When the N-type and P-type impurity concentrations of the lower semiconductor layer are different, the voltage dependency can be canceled by adjusting the area ratio of the N-type and P-type semiconductor layer regions. In the first embodiment, the N ⁺ -type polycrystalline silicon film 8 and the P ⁺ -type polycrystalline silicon film 9 are used as the lower electrode material, but they may be an N ⁺ -type amorphous silicon film and a P ⁺ -type amorphous silicon film, respectively. Although the N-type silicon substrate 41 is used in the second embodiment, a P-type silicon substrate may be used. Further, it goes without saying that a metal silicide film or a high melting point metal can be used instead of the aluminum film.

[0021]

As is apparent from the above embodiments, according to the present invention, since the capacitance elements having the opposite voltage dependencies are connected in parallel to cancel each other's voltage dependence, the voltage dependence is extremely low. There is an effect that a small capacitance element can be realized, and distortion generated in a filter or the like can be significantly reduced.

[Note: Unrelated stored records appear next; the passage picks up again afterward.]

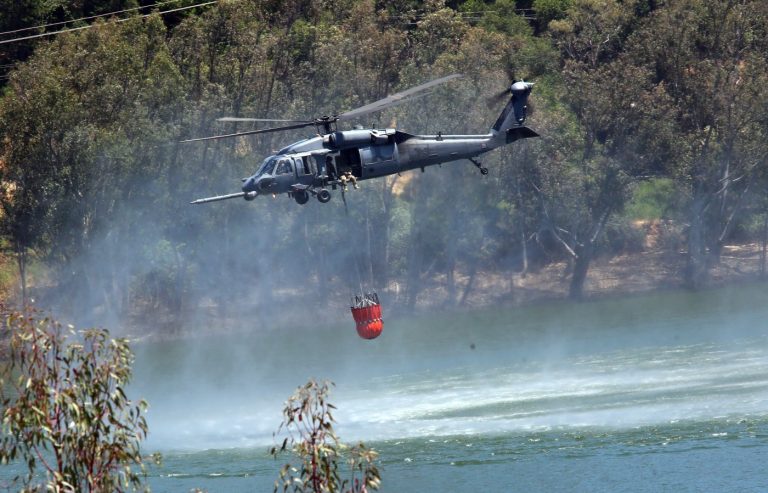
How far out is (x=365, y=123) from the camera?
159 ft

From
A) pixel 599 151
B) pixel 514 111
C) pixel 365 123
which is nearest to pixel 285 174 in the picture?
pixel 514 111

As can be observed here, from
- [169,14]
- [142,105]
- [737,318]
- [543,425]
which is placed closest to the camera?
[543,425]

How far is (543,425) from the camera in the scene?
26547 mm

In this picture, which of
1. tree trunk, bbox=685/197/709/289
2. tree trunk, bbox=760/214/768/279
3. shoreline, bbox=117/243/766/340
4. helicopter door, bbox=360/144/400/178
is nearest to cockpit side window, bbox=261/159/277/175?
helicopter door, bbox=360/144/400/178

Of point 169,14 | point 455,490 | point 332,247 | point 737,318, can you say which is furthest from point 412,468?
point 169,14

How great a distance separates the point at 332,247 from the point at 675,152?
14286 millimetres

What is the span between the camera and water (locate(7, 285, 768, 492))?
2364 centimetres

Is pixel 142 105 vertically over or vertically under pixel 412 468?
over

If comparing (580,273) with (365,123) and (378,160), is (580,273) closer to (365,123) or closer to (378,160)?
(365,123)

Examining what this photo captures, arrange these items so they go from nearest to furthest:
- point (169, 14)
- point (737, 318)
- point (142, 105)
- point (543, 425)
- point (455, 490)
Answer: point (455, 490)
point (543, 425)
point (737, 318)
point (142, 105)
point (169, 14)

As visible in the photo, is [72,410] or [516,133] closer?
[72,410]

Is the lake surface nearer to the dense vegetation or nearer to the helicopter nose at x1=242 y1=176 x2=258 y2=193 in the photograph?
the dense vegetation

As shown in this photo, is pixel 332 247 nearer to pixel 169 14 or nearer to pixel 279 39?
pixel 279 39

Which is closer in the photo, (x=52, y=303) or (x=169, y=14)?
(x=52, y=303)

[Brief description of the drawings]

FIG. 1 is a sectional structural view of a capacitive element according to a first embodiment of the present invention;

FIG. 2 is an equivalent circuit diagram of the capacitive element according to the first embodiment of the present invention.

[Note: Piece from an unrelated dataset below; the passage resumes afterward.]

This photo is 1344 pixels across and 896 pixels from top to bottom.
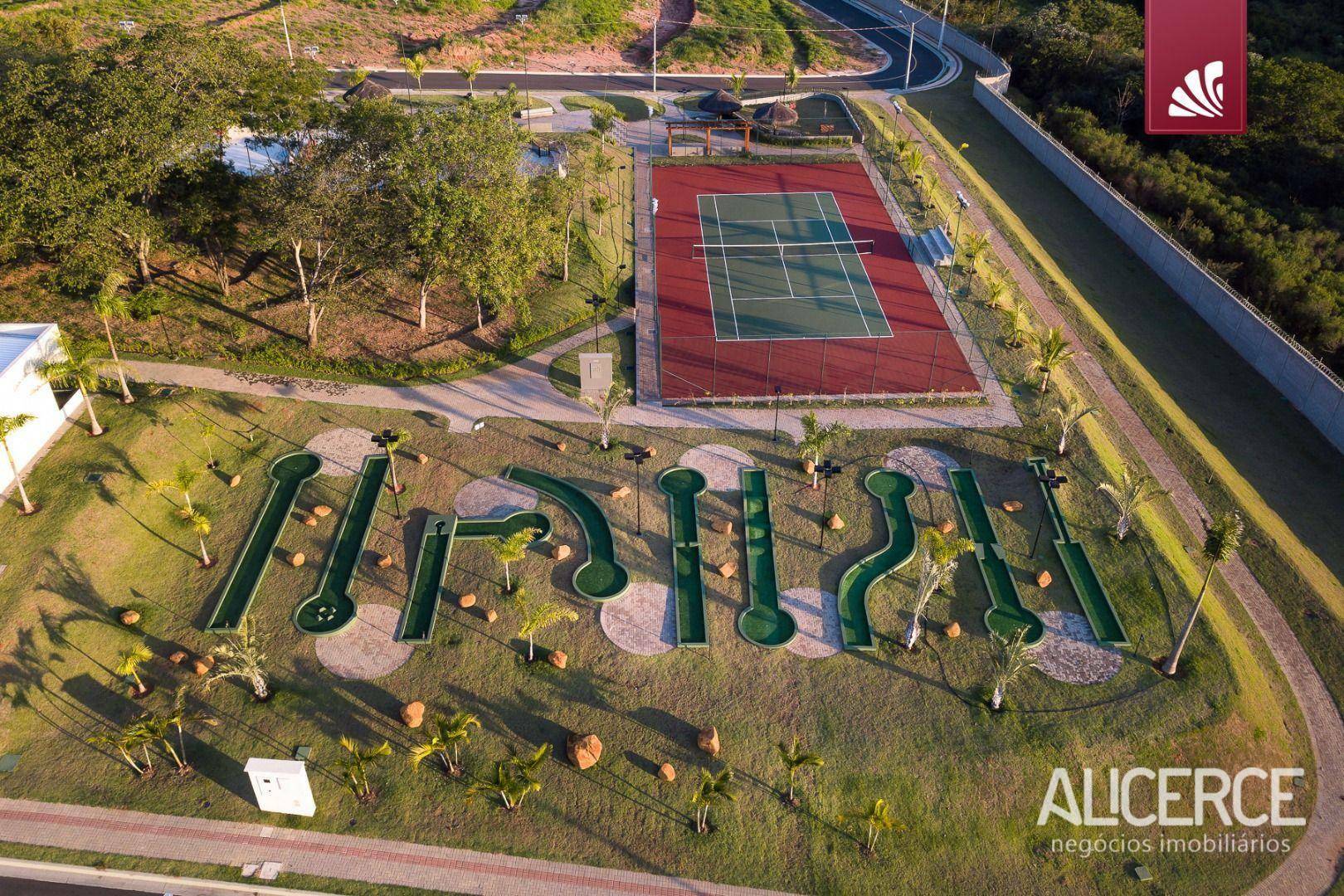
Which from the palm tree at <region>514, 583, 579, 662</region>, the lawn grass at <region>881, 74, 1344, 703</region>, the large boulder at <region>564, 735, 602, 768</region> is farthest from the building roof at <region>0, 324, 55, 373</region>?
the lawn grass at <region>881, 74, 1344, 703</region>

FIG. 3 is a diagram showing the voltage dependence of the capacitance value of the capacitance element according to the first embodiment of the present invention.

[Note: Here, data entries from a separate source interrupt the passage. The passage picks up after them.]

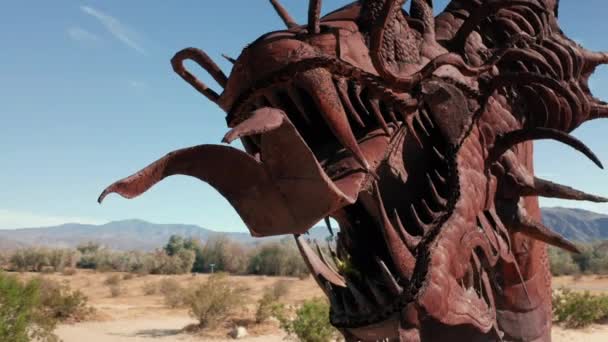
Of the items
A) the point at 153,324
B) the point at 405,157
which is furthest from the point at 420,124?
the point at 153,324

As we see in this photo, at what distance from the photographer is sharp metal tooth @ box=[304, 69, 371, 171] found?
1.87 meters

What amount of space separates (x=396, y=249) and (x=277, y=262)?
42268 mm

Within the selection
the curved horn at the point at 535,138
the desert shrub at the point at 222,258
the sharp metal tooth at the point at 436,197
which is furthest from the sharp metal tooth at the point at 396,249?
the desert shrub at the point at 222,258

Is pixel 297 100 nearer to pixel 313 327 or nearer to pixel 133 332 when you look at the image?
pixel 313 327

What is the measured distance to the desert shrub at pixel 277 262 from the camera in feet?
141

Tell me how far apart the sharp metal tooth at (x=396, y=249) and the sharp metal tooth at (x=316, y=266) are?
51cm

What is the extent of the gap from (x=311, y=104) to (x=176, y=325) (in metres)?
20.5

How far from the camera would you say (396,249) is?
2.28m

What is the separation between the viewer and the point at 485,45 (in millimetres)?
3348

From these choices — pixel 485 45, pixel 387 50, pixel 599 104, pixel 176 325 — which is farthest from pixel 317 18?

FIG. 4 is a sectional structural view of a capacitive element according to a second embodiment of the present invention;

FIG. 5 is a sectional structural view of a conventional capacitive element.

[Explanation of symbols]

Reference Signs List 4 silicon nitride film 5 upper electrode 6 first lower electrode 7 second lower electrode 8 N ⁺ type polycrystalline silicon film 9 P ⁺ type polycrystalline silicon film 42 N ⁺ type diffusion layer 43 P ⁺ type diffusion layer 45 silicon nitride film 46 Upper electrode 47 First lower electrode 48 Second lower electrode

Claims (3)

(57) [Claims] 1. An N-type semiconductor layer region and a P-type semiconductor in the same plane.
A lower semiconductor layer having a body-layer region, a capacitor insulating film composed of a single layer or a laminated formed on the lower semiconductor layer, before
Upper electrode consisting of a metal thin film formed on the capacitor insulating film
And a first lower electrode connected to the N-type semiconductor layer region
A second lower electrode connected to the P-type semiconductor layer region;
Wherein the first lower electrode and the second lower electrode is the same potential
A capacitor element electrically connected as described above . 2. A first capacitor comprising the N-type semiconductor layer region, the upper electrode, and the capacitor insulating film therebetween, and the capacitor insulator between the P-type semiconductor layer region, the upper electrode, and the capacitor. 2. A parallel capacitance element comprising a second capacitance element comprising a film and a second capacitance element.
The capacitive element described in the above. 3. The method according to claim 1, wherein the upper electrode is made of one of an aluminum film, a metal silicide film, and a refractory metal.
3. The method according to claim 1, wherein the metal film comprises two metal thin films.
4. The capacitive element according to 1.